- **Your assignment**
In the entries below, find the line with "Innovative Bed Frame" and the line with "Backless Crop Top"; reproduce those two lines and all lines between them exactly, without pictures.

━━━━━ Data for review

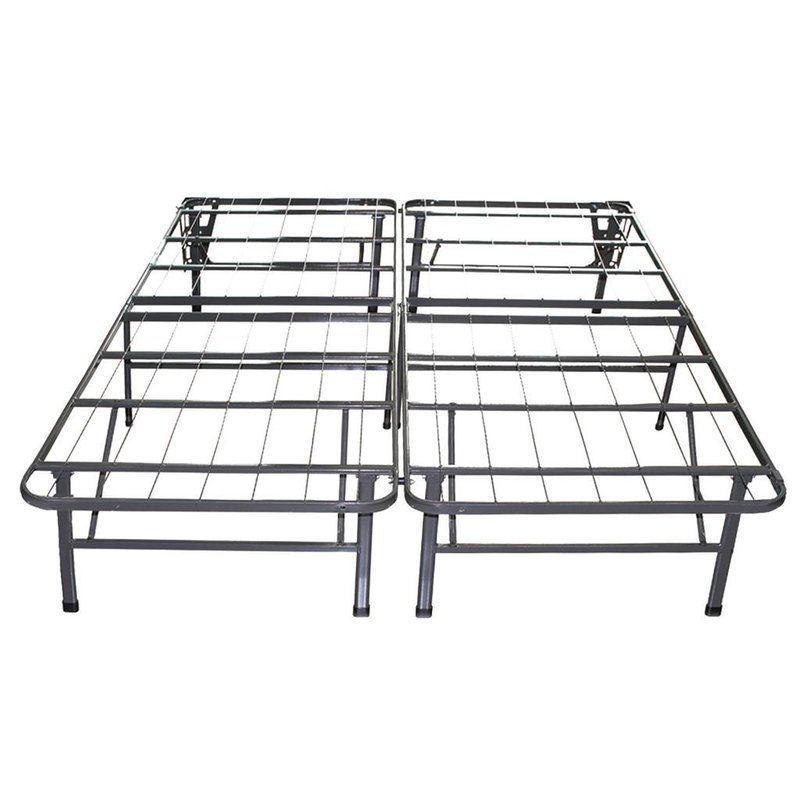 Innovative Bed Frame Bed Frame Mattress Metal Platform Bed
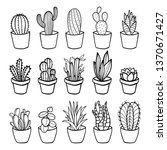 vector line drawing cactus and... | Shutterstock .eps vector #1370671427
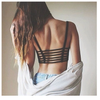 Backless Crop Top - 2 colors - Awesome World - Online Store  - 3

━━━━━━━━━━
━━━━━ Data for review

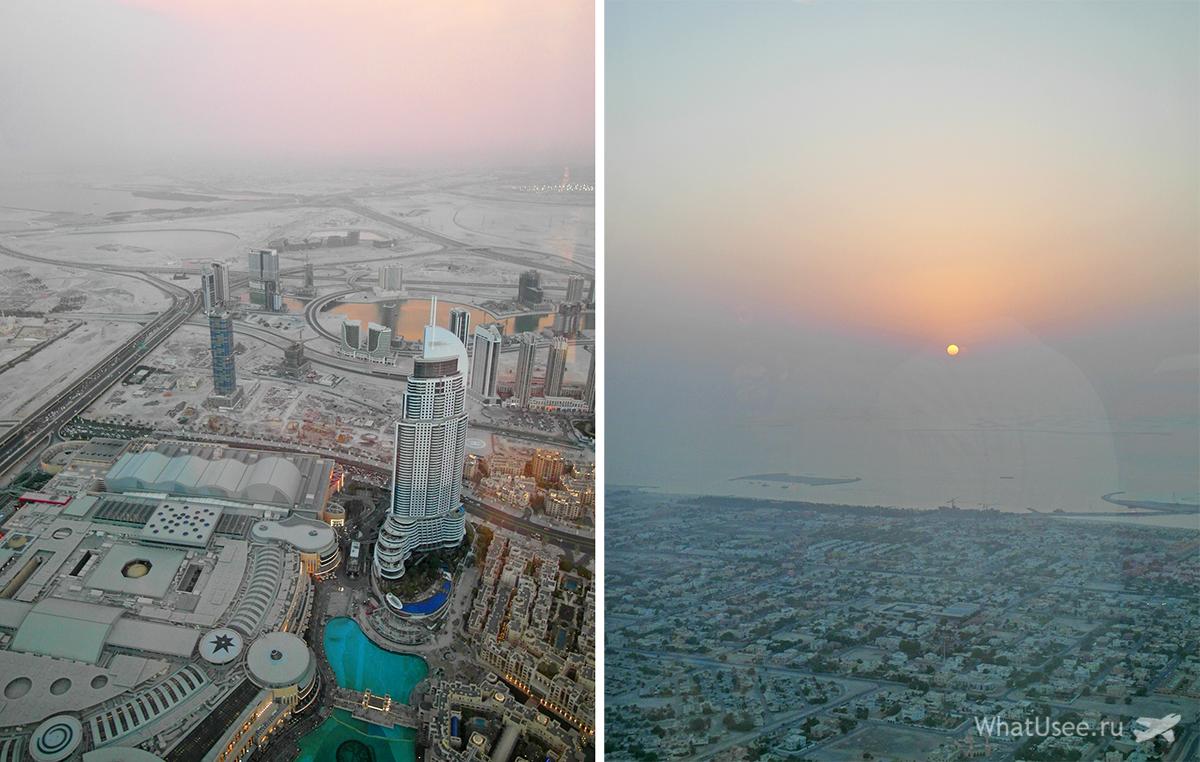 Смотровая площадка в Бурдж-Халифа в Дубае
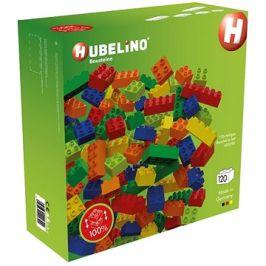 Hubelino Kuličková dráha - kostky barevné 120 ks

━━━━━━━━━━

- **Written answer**
 Innovative Bed Frame Bed Frame Mattress Metal Platform Bed
 vector line drawing cactus and... | Shutterstock .eps vector #1370671427
 Backless Crop Top - 2 colors - Awesome World - Online Store  - 3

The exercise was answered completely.